The Power is given as an Infinite; — hence that which in the World of Thought is absolutely One — that which I shall — becomes in the World of Intuition an infinite problem for my Power, which I have to solve in all Eternity. This Infinitude, which is properly a mere indefiniteness, can have place only in Intuition, but by means in my true Essential Being, which, as the Schema of God, is as simple and unchangeable as himself. How then can this simplicity and unchangeableness be produced within the yet continuing Infinitude, which is expressly consecrated by the absolute Shall addressed to me as an Individual? If, in the onflow of Time, the Ego, in every successive moment, had to determine itself by a particular act, through the conception of what it shall, — then in its original Unity, it was assuredly indeterminate, and only continuously determinable in an Infinite Time. But such an act of determination could only become possible in Time, in opposition to some resisting power. This resisting power, which was thus to be conquered by the act of determination, could be nothing else than the Sensuous Instinct; and hence the necessity of such a continuous self-determination in Time would be the sure proof that the Instinct was not yet thoroughly abolished; which abolition we have made a condition of entering upon the Life in God.

GIVEN INFORMATION »
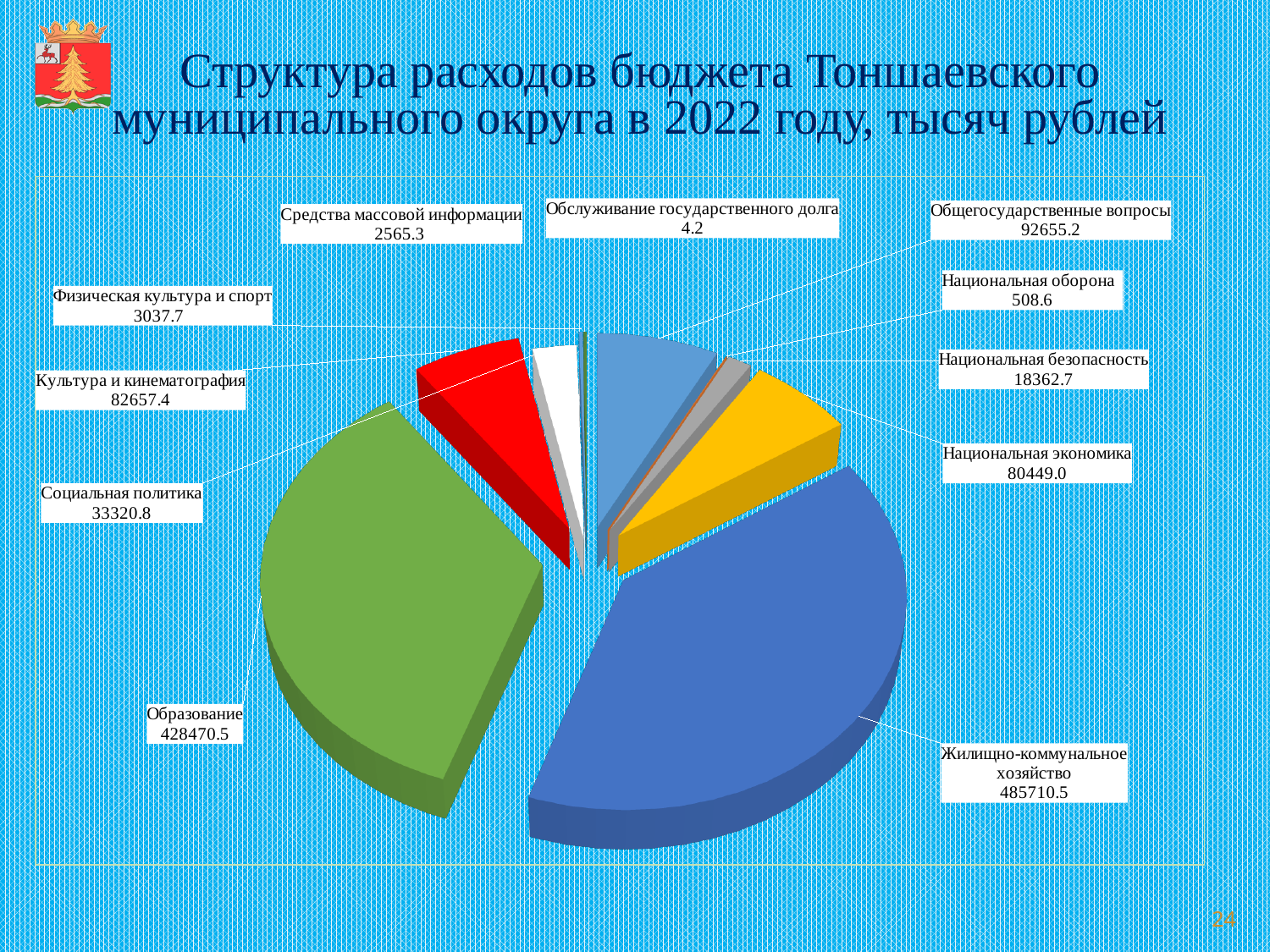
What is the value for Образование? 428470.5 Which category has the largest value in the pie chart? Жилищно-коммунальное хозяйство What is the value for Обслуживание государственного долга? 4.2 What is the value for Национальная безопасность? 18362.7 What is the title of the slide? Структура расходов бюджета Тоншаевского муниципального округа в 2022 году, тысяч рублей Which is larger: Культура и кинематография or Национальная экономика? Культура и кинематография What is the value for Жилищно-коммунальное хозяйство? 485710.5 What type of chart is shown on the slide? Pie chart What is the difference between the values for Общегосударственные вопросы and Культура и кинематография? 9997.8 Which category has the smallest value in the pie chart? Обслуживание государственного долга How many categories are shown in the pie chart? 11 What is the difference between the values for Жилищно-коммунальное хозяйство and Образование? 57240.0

==

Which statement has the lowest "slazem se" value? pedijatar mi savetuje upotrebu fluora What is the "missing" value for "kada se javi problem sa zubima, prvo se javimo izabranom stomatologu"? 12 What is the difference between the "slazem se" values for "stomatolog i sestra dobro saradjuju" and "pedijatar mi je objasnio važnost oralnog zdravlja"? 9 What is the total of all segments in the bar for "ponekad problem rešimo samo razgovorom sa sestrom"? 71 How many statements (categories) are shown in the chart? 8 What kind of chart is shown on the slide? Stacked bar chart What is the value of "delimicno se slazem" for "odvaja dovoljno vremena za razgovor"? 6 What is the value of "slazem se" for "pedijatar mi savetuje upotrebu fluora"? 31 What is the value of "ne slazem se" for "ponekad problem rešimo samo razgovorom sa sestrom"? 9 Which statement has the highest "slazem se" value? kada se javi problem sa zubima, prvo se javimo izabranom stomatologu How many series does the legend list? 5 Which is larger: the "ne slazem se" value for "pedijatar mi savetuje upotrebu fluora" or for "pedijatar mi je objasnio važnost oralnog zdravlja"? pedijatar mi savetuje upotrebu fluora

EXERCISE INSTRUCTIONS »
1) In the philosophical passage, what does the text say the resisting power overcome by the act of determination could be?
2) Please carry on the philosophical passage from its final sentence.

EXPECTED RESULTS »
1) It could be nothing else than the Sensuous Instinct.

2)
The Doctrine of Knowledge, apart from all special and definite knowing, proceeds immediately upon Knowledge itself, in the essential unity in which it recognises Knowledge as existing; and it raises this question in the first place — How this Knowledge can come into being, and what it is in its inward and essential Nature? The following must be apparent: — There is but One who is absolutely by and through himself, — namely, God; and God is not the mere dead conception to which we have thus given utterance, but he is in himself pure Life. He can neither change nor determine himself in aught within himself, nor become any other Being; for his Being contains within it all his Being and all possible Being, and neither within him nor out of him can any new Being arise.